Students adjust to pandemic protocols at elementary schools
Precautions abound at Hollister Elementary School as students returned Monday to campus for the first time in a year.
“It’s thrilling,” Hollister Principal Abby Vasquez told the News-Press. “I’m so happy.”
The school’s mascot, a hawk, flapped its wings waving at students and parents pulling into the parking lot.
Principal Vasquez ushered students into lines to complete their health screening and temperature check at the Santa Barbara school, which reopened Monday along with other K-6 schools in the Goleta Union School District. Then they slowly trickled into classrooms, guided by district staff members.
It looked like a typical first day of school — except students already had a large stack of books. Backpacks were full and hung on hooks outside each classroom.
Teachers personalized rooms Friday, a day the district gave them off to prepare, with the help of custodial staff.
First-grade teacher Liz Larsen equipped each desk with a stool in addition to the chairs, in case students get antsy or need a taller seat. The legs of desks rested on socially distanced velcro dots, a reminder to students not to move them.
Ms. Larsen held up a six-foot foam rod that the district gave teachers. It serves as a visual for physical distancing.
As young students excitedly looked for their classrooms, some were prone to walking by a friend. Dr. Mary Kahn, assistant superintendent of instructional services, gave gentle reminders to stay six feet apart.
The transition to in-person learning had obstacles.
“The biggest challenge was probably that we were committed to giving parents the option of which learning program was going to fit them. But giving them that option was complicated,” Dr. Kahn told the News-Press.
“Because once they make their choice, there’s just still a lot of work that needs to happen to pick the right places and make sure that we’re staffed appropriately.”
Around 450 students switched their initial selections between in-person and distance learning, so district officials shuffled a few classes around.
To group classes into a maximum of 19 students, a few classrooms became multi-grade cohorts. Usually, there are one or two classes with two grades in a normal year, but some school sites have three multi-grade classrooms now.
Although they’ve been learning for months now, the district wanted to give students and teachers time to adjust, as though it was a new school year. Officials encouraged teachers to introduce new students and classroom procedures this week.
“We want our kids to feel comfortable using those routines,” Dr. Kahn said. “This is the first time that they’ve been together in person. so there may be some new students in the class. They’re having a chance to build a sense of community as a class, so that they can play and learn together.”

* **EXCERPTED RECORDS**:
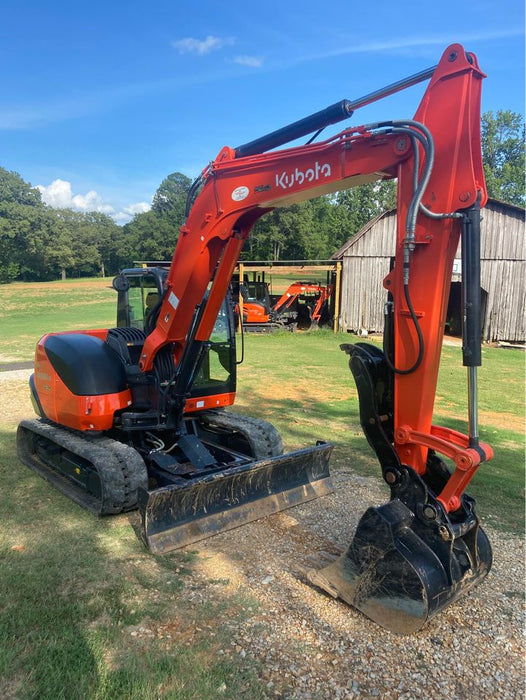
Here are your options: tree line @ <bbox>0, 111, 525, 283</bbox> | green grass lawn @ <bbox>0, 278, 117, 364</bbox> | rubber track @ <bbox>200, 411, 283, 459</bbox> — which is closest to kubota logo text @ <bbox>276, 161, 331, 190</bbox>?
rubber track @ <bbox>200, 411, 283, 459</bbox>

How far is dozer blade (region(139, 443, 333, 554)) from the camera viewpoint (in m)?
4.28

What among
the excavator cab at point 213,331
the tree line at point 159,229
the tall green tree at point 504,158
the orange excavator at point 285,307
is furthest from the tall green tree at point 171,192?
the excavator cab at point 213,331

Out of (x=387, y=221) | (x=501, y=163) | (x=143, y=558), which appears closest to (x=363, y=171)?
(x=143, y=558)

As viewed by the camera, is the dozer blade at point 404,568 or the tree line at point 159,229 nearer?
the dozer blade at point 404,568

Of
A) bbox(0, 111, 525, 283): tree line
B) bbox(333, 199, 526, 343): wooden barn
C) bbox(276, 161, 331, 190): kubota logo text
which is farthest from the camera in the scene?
bbox(0, 111, 525, 283): tree line

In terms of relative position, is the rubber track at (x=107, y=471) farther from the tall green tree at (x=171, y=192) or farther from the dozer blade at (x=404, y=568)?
the tall green tree at (x=171, y=192)

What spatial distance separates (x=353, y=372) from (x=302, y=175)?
1537 millimetres

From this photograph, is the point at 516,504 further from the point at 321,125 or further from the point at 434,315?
the point at 321,125

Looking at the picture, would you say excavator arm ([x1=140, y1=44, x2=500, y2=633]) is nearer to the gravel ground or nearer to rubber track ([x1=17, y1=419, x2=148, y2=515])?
the gravel ground

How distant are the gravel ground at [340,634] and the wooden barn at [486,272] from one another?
52.9 ft

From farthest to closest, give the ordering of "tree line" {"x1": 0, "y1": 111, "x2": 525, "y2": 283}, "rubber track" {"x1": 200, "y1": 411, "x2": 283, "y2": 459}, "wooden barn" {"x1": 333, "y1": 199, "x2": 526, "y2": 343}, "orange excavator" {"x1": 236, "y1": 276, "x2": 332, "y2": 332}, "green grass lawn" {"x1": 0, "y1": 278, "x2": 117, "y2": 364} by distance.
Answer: "tree line" {"x1": 0, "y1": 111, "x2": 525, "y2": 283} < "orange excavator" {"x1": 236, "y1": 276, "x2": 332, "y2": 332} < "wooden barn" {"x1": 333, "y1": 199, "x2": 526, "y2": 343} < "green grass lawn" {"x1": 0, "y1": 278, "x2": 117, "y2": 364} < "rubber track" {"x1": 200, "y1": 411, "x2": 283, "y2": 459}

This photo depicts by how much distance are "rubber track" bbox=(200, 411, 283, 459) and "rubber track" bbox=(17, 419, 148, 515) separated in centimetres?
123

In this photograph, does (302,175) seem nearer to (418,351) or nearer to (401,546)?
(418,351)

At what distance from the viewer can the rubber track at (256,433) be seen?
5.66 meters
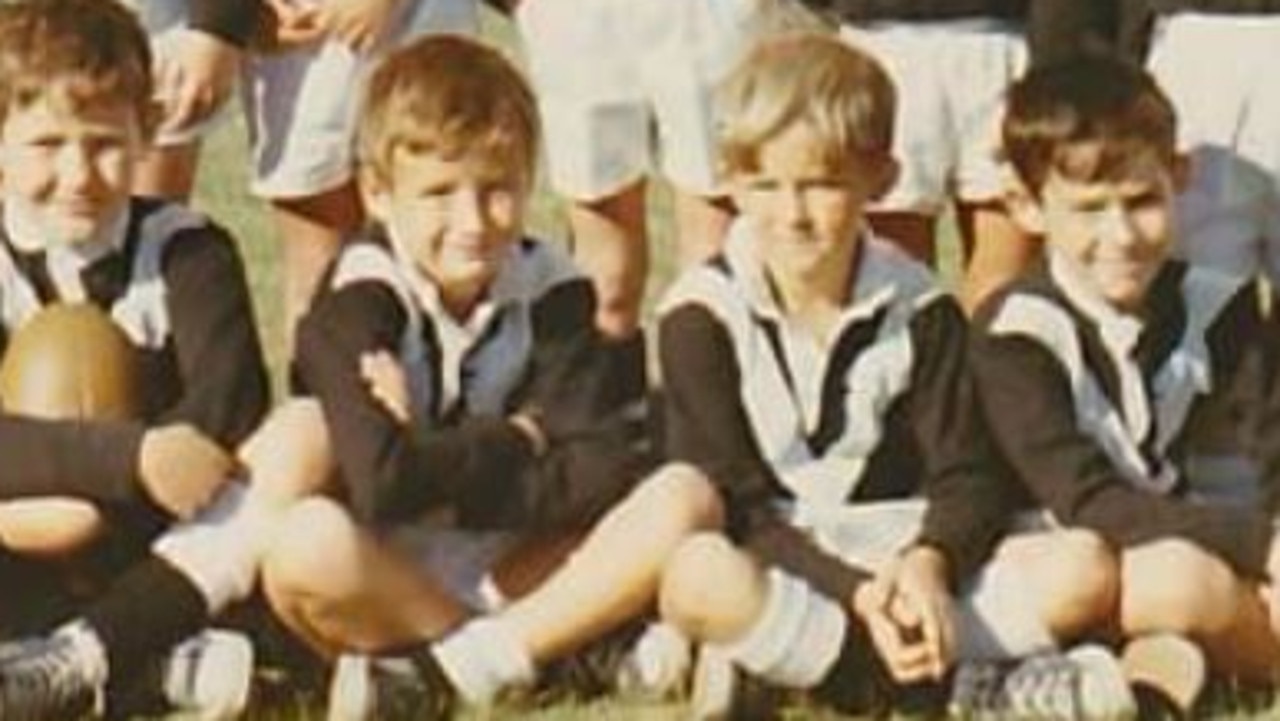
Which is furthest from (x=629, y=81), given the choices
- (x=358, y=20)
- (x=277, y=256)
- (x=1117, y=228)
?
(x=277, y=256)

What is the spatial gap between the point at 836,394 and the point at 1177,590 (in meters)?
0.60

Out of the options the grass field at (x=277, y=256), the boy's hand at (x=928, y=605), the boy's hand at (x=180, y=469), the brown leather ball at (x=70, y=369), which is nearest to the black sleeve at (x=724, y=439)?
the boy's hand at (x=928, y=605)

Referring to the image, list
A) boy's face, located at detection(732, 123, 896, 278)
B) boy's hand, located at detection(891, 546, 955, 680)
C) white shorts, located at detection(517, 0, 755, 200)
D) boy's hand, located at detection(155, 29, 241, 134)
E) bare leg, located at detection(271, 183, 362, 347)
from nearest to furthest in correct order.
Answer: boy's hand, located at detection(891, 546, 955, 680) < boy's face, located at detection(732, 123, 896, 278) < boy's hand, located at detection(155, 29, 241, 134) < white shorts, located at detection(517, 0, 755, 200) < bare leg, located at detection(271, 183, 362, 347)

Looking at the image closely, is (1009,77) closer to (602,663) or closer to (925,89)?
(925,89)

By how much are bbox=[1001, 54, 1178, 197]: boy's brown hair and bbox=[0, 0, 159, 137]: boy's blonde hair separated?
4.32 feet

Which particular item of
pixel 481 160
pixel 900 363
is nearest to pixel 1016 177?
pixel 900 363

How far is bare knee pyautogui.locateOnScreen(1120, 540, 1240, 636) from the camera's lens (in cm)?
639

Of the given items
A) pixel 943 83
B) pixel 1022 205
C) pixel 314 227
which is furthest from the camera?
pixel 314 227

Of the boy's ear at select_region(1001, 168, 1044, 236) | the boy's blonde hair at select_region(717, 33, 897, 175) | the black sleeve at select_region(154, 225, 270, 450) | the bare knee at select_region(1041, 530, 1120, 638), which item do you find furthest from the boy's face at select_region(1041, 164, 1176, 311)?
A: the black sleeve at select_region(154, 225, 270, 450)

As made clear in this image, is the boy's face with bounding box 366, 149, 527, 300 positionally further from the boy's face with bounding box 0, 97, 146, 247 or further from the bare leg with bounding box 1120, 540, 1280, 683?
the bare leg with bounding box 1120, 540, 1280, 683

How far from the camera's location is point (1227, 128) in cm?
727

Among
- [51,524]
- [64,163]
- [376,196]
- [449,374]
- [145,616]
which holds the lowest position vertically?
[145,616]

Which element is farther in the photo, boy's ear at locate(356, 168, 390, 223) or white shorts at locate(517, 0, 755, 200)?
white shorts at locate(517, 0, 755, 200)

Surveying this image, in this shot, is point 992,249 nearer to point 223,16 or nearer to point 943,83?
point 943,83
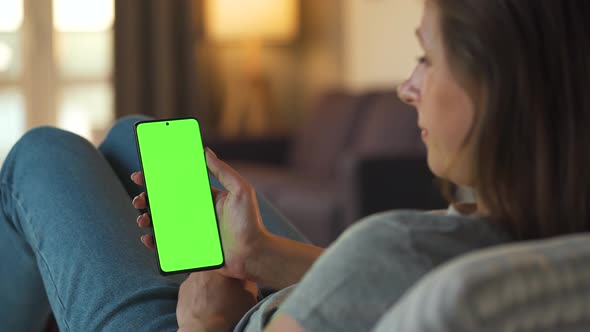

* **REQUIREMENT A**:
Print the section of the school reopening article that runs from "It looked like" up to and including "outside each classroom.".
* **REQUIREMENT B**:
Translate this sentence from the school reopening article into Spanish: "Around 450 students switched their initial selections between in-person and distance learning, so district officials shuffled a few classes around."
* **REQUIREMENT C**:
Finish out the next part of the school reopening article, picking up right after its final sentence.

* **EXERCISE OUTPUT A**:
It looked like a typical first day of school — except students already had a large stack of books. Backpacks were full and hung on hooks outside each classroom.

* **EXERCISE OUTPUT B**:
Alrededor de 450 estudiantes cambiaron sus selecciones iniciales entre el aprendizaje presencial y a distancia, por lo que los funcionarios del distrito reorganizaron algunas clases.

* **EXERCISE OUTPUT C**:
To keep students from merging with other classes at recess, each teacher is assigned a color-coded section of the playground each day. Students may have the swings, basketball hoops, jungle gym and other fixtures on a rotating basis.
Each classroom has its own playground equipment, such as basketballs and jump ropes. Other supplies are portioned to each class as well.
At lunch time, students don’t walk through the classroom as they usually would. The lunch staff prepares each class’s meals and puts them in insulated bags and coolers to deliver to each cohort.
“Our principals have really worked with the teachers to set up minimal movements,” Dr. Kahn said.
The school nurse relocated to a classroom by the playground to tend to scrapes quickly and on site. The room will be used as a quarantine space if a student shows symptoms of COVID-19.
“This week, it’s been a total effort from our grounds crew and maintenance,” Dr. Kahn said.
A few maintenance members were on campus Monday to rake leaves, but the majority of the work is completed when students are not on campus.
For the district’s vaccine allocation, officials prioritized maintenance members alongside educators with minimal student contact. Severe intervention special education staff were first up to get their shots.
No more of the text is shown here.